The first design challenge is to give this pivotal new park a real presence at an urban scale. Because OCP is a high rise, it is possible to bring the park up into the sky along its facades and make it visible in the city at a distance. On the South side, the park rises in a sequence of planted plateaus that are scattered like puzzle pieces in randomized patterns across the facades, so that each apartment has not only a balcony, but also its own piece of the park.
At the individual scale this creates pleasant private gardens and at a collective scale, a green urban sculpture. In this way, the building offers a flower to each resident and a bouquet to the city. On the North, East and West sides, the green takes more continuous veil-like appearances with green walls, continuous planter bands and climbing vegetation. The plants deliver a message of sustainability, and because their shade reduces energy consumption for cooling and their leaves trap carbon dioxide, they also effectively make the building more sustainable.

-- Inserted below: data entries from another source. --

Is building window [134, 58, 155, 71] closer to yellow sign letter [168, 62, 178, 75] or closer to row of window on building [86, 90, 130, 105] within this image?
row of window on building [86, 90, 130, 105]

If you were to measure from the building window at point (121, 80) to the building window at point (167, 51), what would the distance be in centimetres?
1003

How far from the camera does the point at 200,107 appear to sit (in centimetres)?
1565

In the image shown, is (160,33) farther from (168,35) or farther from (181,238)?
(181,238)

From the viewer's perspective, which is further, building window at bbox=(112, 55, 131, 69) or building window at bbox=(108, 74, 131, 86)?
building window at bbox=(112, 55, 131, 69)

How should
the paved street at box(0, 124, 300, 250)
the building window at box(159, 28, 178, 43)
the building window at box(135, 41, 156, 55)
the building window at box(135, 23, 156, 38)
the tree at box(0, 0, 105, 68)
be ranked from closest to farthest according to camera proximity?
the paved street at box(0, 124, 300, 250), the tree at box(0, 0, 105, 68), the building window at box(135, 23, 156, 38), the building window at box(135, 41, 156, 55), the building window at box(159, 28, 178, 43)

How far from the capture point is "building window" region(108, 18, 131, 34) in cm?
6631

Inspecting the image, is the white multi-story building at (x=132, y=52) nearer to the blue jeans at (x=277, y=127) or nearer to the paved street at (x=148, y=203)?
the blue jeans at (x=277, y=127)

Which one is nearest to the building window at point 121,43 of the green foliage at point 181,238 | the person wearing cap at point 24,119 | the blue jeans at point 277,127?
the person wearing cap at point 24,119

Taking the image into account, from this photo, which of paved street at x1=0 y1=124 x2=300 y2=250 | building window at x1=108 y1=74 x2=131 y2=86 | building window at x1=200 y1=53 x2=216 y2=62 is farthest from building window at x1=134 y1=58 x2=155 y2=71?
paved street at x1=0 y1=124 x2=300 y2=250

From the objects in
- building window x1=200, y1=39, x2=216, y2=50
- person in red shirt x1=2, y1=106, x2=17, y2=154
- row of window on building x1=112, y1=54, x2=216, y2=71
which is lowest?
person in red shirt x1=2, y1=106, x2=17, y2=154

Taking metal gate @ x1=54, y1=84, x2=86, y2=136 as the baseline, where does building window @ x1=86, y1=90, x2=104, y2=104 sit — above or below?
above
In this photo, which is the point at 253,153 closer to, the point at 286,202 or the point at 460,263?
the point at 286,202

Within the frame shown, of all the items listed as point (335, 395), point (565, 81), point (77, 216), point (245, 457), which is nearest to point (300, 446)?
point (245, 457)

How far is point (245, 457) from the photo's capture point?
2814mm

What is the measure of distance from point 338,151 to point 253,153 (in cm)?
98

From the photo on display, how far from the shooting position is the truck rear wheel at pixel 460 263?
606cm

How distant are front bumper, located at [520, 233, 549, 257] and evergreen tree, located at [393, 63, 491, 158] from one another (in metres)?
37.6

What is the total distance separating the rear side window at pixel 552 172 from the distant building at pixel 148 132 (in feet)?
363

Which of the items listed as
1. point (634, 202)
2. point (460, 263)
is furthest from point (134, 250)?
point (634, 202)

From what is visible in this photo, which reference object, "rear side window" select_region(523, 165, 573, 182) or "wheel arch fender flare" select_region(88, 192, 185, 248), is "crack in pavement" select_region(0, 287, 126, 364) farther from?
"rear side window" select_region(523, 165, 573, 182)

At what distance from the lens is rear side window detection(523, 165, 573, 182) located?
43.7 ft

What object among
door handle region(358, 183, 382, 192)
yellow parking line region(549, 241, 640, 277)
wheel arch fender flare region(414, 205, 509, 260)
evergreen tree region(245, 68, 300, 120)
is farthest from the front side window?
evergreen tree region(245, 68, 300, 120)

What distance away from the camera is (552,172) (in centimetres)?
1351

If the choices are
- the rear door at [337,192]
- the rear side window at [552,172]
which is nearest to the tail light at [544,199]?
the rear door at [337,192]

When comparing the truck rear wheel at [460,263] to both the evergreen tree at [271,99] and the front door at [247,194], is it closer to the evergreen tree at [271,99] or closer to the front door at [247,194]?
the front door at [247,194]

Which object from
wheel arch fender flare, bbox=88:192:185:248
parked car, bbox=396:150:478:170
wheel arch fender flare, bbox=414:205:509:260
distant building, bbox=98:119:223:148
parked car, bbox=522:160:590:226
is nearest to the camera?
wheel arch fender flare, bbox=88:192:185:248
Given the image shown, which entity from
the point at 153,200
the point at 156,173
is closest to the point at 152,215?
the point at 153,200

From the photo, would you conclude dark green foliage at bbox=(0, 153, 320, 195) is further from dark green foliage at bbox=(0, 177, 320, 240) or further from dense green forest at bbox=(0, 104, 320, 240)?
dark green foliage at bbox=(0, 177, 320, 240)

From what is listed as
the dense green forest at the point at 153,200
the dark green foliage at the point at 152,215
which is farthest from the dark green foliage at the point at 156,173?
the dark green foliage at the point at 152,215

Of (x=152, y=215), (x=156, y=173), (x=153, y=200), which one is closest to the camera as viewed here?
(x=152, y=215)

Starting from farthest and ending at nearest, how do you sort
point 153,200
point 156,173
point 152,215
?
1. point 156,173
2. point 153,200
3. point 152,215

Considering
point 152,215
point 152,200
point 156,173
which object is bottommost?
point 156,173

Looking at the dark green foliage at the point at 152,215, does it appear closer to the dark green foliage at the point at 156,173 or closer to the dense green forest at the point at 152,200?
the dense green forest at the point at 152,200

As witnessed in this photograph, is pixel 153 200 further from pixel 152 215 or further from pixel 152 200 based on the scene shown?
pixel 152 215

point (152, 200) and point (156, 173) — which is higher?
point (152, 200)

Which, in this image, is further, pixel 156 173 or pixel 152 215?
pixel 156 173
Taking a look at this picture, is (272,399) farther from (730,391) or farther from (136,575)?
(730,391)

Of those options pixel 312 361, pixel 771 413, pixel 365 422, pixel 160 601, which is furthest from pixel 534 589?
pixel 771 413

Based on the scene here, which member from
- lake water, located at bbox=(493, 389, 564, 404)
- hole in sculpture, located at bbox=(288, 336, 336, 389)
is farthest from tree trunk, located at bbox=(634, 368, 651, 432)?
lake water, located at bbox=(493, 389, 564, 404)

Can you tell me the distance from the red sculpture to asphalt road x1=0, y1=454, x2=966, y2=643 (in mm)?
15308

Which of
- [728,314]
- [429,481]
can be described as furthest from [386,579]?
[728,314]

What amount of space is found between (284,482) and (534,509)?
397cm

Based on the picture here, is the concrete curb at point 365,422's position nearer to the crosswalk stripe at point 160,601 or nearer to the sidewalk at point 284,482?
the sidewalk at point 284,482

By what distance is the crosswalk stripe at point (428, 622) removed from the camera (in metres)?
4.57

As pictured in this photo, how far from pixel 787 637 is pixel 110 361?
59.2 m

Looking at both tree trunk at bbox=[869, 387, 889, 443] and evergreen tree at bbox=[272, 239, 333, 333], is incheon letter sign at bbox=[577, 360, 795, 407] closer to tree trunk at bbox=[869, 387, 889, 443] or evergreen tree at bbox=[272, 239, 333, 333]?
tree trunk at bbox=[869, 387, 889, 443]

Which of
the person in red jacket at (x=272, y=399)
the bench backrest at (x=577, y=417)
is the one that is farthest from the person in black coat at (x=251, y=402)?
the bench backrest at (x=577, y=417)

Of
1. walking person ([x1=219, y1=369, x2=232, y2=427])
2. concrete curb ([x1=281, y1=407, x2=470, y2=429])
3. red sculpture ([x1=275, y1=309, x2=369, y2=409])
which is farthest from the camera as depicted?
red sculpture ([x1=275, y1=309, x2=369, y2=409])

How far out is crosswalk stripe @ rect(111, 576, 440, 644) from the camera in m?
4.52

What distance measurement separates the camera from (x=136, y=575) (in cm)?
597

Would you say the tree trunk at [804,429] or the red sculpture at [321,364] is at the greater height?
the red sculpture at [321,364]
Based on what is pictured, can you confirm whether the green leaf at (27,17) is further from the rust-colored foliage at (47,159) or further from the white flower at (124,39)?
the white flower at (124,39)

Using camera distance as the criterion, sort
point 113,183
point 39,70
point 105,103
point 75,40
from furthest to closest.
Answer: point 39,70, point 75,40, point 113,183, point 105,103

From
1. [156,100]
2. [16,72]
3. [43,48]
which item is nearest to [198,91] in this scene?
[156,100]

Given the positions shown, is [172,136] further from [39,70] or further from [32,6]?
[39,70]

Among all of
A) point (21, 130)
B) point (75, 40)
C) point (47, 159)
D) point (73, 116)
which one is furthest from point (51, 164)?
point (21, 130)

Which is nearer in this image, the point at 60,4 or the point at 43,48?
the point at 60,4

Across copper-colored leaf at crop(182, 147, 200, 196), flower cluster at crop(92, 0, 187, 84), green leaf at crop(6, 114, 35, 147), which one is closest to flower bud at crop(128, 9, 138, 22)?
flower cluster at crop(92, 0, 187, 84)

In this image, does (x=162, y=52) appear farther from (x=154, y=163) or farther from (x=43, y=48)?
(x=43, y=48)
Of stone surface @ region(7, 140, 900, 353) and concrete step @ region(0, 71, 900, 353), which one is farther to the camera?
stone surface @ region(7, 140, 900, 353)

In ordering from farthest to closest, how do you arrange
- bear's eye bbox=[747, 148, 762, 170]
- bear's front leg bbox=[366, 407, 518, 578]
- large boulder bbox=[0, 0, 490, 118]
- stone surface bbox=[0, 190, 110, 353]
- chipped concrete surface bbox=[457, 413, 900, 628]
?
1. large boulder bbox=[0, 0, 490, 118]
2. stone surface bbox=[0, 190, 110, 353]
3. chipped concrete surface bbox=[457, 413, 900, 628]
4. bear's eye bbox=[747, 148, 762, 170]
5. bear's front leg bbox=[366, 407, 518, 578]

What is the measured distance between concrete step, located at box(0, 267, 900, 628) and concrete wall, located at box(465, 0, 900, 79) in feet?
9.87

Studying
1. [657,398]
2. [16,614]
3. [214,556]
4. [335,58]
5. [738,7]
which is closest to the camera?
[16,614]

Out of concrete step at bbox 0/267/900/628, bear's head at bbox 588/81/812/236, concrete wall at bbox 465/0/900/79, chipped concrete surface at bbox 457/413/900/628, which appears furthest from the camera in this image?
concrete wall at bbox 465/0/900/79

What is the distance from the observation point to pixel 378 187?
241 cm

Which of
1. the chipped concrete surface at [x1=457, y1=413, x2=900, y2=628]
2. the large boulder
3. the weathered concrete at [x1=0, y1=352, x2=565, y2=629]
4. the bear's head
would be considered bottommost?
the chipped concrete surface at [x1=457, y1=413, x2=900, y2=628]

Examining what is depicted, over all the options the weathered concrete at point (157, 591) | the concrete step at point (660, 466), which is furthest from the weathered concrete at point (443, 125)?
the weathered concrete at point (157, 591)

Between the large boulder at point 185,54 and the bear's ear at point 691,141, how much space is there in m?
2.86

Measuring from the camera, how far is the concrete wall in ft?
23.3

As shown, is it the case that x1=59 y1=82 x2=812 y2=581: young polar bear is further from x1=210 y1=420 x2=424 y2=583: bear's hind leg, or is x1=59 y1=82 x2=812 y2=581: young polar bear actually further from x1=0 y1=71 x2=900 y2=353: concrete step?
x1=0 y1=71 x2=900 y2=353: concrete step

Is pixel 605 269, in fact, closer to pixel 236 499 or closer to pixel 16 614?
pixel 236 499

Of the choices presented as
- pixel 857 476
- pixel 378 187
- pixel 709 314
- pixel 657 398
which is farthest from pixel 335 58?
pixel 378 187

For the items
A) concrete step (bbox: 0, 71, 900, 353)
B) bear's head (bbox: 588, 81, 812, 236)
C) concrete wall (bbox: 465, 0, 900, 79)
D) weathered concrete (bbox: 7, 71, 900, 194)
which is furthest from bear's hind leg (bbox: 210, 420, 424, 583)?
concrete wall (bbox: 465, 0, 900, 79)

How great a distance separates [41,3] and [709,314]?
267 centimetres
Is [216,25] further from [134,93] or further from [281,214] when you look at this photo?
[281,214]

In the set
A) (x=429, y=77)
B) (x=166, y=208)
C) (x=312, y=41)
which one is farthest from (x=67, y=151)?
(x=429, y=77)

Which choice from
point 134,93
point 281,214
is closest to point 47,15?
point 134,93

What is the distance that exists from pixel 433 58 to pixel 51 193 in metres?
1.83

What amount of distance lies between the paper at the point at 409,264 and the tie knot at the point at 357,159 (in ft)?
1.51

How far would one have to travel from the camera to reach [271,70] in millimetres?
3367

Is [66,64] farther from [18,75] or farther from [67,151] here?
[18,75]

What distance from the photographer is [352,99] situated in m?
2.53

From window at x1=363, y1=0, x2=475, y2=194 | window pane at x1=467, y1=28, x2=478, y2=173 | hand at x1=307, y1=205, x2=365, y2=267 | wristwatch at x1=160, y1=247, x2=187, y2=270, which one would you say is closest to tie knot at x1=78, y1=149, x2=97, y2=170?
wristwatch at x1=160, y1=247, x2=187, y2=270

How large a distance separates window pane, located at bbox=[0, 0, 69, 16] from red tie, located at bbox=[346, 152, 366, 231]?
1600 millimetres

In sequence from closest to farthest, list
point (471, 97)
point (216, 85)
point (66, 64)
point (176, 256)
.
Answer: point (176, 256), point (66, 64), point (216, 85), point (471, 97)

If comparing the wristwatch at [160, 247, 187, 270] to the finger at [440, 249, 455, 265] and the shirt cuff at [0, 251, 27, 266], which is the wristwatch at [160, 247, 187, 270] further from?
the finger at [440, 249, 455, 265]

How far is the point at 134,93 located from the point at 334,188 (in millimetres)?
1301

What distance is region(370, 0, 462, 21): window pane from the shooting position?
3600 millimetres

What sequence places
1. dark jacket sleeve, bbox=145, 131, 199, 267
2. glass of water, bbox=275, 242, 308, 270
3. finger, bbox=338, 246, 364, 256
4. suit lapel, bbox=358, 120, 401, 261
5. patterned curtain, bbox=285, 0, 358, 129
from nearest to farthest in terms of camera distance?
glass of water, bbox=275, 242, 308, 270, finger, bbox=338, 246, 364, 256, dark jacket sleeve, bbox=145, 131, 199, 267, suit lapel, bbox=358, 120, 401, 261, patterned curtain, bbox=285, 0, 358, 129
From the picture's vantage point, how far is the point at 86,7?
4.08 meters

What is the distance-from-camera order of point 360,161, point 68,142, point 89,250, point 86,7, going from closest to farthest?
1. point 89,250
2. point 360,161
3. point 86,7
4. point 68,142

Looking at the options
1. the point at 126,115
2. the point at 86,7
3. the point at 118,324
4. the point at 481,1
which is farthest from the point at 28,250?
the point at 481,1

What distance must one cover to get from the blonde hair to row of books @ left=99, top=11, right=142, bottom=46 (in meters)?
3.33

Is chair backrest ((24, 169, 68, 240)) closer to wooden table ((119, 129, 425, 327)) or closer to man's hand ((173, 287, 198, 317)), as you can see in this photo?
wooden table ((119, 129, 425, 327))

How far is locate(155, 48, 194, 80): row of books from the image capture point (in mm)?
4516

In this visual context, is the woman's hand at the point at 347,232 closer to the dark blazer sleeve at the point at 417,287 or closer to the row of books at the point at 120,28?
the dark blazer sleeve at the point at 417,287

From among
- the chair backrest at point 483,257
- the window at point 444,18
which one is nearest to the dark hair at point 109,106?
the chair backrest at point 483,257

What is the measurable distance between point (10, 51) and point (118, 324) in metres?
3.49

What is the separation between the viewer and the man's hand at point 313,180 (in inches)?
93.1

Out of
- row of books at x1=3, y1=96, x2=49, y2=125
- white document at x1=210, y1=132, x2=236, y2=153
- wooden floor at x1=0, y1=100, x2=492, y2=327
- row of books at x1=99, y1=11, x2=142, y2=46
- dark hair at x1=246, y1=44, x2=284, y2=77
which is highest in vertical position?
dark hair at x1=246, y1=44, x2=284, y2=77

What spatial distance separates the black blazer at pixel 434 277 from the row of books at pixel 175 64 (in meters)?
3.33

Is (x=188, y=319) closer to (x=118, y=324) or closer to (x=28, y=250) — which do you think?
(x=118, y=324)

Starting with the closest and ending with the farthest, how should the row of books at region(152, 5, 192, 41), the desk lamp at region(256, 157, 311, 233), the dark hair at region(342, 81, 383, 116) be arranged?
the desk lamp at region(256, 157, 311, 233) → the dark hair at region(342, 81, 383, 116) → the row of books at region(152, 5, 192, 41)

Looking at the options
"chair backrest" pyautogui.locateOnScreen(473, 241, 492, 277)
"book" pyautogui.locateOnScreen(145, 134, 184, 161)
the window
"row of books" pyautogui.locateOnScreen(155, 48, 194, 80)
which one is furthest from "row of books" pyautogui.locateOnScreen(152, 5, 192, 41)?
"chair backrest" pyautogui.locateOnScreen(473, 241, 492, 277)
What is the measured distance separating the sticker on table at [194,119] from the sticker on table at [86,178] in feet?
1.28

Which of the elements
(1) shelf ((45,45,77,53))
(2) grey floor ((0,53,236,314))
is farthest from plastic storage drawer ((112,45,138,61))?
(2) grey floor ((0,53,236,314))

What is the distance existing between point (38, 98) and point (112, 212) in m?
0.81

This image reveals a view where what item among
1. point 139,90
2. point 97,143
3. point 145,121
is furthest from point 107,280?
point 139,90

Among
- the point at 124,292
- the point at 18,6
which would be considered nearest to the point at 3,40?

The second design challenge arises from the tall massing along the North side of the site. In order to remediate overshadowing of the park, the volume is broken up into a lower and a taller tower. On the roof of the lower tower, 42 heliostats (sunlight tracking mirrors) redirect sunlight up to 320 reflectors on a cantilever off the taller tower, which then beam the light down into areas that would otherwise be in permanent shade.
The system adapts hourly and seasonally to the need for brightness and warmth, so that the dappled lights move on the ground in a precisely programmed choreography. At night, the heliostat becomes a monumental urban chandelier and appears in the dark sky like a floating pool of tiny LED lights that merge into a giant screen and simulate reflections of glittering harbour waters.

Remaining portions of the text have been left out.